··· Records to process ···

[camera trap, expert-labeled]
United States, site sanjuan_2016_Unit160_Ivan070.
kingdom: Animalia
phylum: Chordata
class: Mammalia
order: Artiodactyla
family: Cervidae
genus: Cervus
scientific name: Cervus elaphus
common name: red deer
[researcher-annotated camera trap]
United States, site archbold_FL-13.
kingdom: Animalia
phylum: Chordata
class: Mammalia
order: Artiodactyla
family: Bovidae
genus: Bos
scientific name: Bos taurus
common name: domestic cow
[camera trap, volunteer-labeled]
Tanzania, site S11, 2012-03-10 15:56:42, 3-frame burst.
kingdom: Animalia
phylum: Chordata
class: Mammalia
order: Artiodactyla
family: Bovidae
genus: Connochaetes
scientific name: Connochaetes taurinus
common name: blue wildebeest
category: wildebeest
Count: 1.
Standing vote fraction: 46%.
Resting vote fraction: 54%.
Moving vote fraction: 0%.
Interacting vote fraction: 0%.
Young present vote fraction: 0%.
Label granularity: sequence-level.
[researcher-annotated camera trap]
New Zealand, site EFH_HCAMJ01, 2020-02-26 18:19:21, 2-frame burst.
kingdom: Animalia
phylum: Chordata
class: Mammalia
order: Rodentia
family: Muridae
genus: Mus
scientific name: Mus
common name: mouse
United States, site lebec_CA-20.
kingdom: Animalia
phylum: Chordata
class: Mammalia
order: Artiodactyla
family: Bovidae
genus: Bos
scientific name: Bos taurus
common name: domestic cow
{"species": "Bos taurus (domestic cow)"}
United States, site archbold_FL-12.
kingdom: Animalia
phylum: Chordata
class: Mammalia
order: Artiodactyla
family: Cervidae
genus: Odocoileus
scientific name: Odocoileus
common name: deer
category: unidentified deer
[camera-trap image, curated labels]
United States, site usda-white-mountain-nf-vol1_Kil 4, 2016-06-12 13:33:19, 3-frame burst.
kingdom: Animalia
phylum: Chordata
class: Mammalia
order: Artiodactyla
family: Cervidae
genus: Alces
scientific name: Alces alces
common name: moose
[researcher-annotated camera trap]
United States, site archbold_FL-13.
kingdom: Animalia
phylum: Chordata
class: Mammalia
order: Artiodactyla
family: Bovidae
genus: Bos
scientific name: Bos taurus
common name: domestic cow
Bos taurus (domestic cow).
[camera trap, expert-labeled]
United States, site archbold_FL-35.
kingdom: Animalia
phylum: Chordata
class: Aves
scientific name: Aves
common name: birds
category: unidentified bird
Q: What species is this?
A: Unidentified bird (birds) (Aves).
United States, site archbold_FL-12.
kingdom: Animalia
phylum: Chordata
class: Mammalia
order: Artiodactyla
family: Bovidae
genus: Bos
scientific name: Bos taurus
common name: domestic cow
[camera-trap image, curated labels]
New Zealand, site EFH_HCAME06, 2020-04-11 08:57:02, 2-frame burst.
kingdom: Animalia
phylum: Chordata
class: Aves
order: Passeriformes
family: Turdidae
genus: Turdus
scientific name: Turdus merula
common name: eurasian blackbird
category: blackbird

···

_Problem description:_
Your job is to copy all the records exactly.

_Exercise response:_
[camera trap, expert-labeled]
United States, site sanjuan_2016_Unit160_Ivan070.
kingdom: Animalia
phylum: Chordata
class: Mammalia
order: Artiodactyla
family: Cervidae
genus: Cervus
scientific name: Cervus elaphus
common name: red deer
[researcher-annotated camera trap]
United States, site archbold_FL-13.
kingdom: Animalia
phylum: Chordata
class: Mammalia
order: Artiodactyla
family: Bovidae
genus: Bos
scientific name: Bos taurus
common name: domestic cow
[camera trap, volunteer-labeled]
Tanzania, site S11, 2012-03-10 15:56:42, 3-frame burst.
kingdom: Animalia
phylum: Chordata
class: Mammalia
order: Artiodactyla
family: Bovidae
genus: Connochaetes
scientific name: Connochaetes taurinus
common name: blue wildebeest
category: wildebeest
Count: 1.
Standing vote fraction: 46%.
Resting vote fraction: 54%.
Moving vote fraction: 0%.
Interacting vote fraction: 0%.
Young present vote fraction: 0%.
Label granularity: sequence-level.
[researcher-annotated camera trap]
New Zealand, site EFH_HCAMJ01, 2020-02-26 18:19:21, 2-frame burst.
kingdom: Animalia
phylum: Chordata
class: Mammalia
order: Rodentia
family: Muridae
genus: Mus
scientific name: Mus
common name: mouse
United States, site lebec_CA-20.
kingdom: Animalia
phylum: Chordata
class: Mammalia
order: Artiodactyla
family: Bovidae
genus: Bos
scientific name: Bos taurus
common name: domestic cow
{"species": "Bos taurus (domestic cow)"}
United States, site archbold_FL-12.
kingdom: Animalia
phylum: Chordata
class: Mammalia
order: Artiodactyla
family: Cervidae
genus: Odocoileus
scientific name: Odocoileus
common name: deer
category: unidentified deer
[camera-trap image, curated labels]
United States, site usda-white-mountain-nf-vol1_Kil 4, 2016-06-12 13:33:19, 3-frame burst.
kingdom: Animalia
phylum: Chordata
class: Mammalia
order: Artiodactyla
family: Cervidae
genus: Alces
scientific name: Alces alces
common name: moose
[researcher-annotated camera trap]
United States, site archbold_FL-13.
kingdom: Animalia
phylum: Chordata
class: Mammalia
order: Artiodactyla
family: Bovidae
genus: Bos
scientific name: Bos taurus
common name: domestic cow
Bos taurus (domestic cow).
[camera trap, expert-labeled]
United States, site archbold_FL-35.
kingdom: Animalia
phylum: Chordata
class: Aves
scientific name: Aves
common name: birds
category: unidentified bird
Q: What species is this?
A: Unidentified bird (birds) (Aves).
United States, site archbold_FL-12.
kingdom: Animalia
phylum: Chordata
class: Mammalia
order: Artiodactyla
family: Bovidae
genus: Bos
scientific name: Bos taurus
common name: domestic cow
[camera-trap image, curated labels]
New Zealand, site EFH_HCAME06, 2020-04-11 08:57:02, 2-frame burst.
kingdom: Animalia
phylum: Chordata
class: Aves
order: Passeriformes
family: Turdidae
genus: Turdus
scientific name: Turdus merula
common name: eurasian blackbird
category: blackbird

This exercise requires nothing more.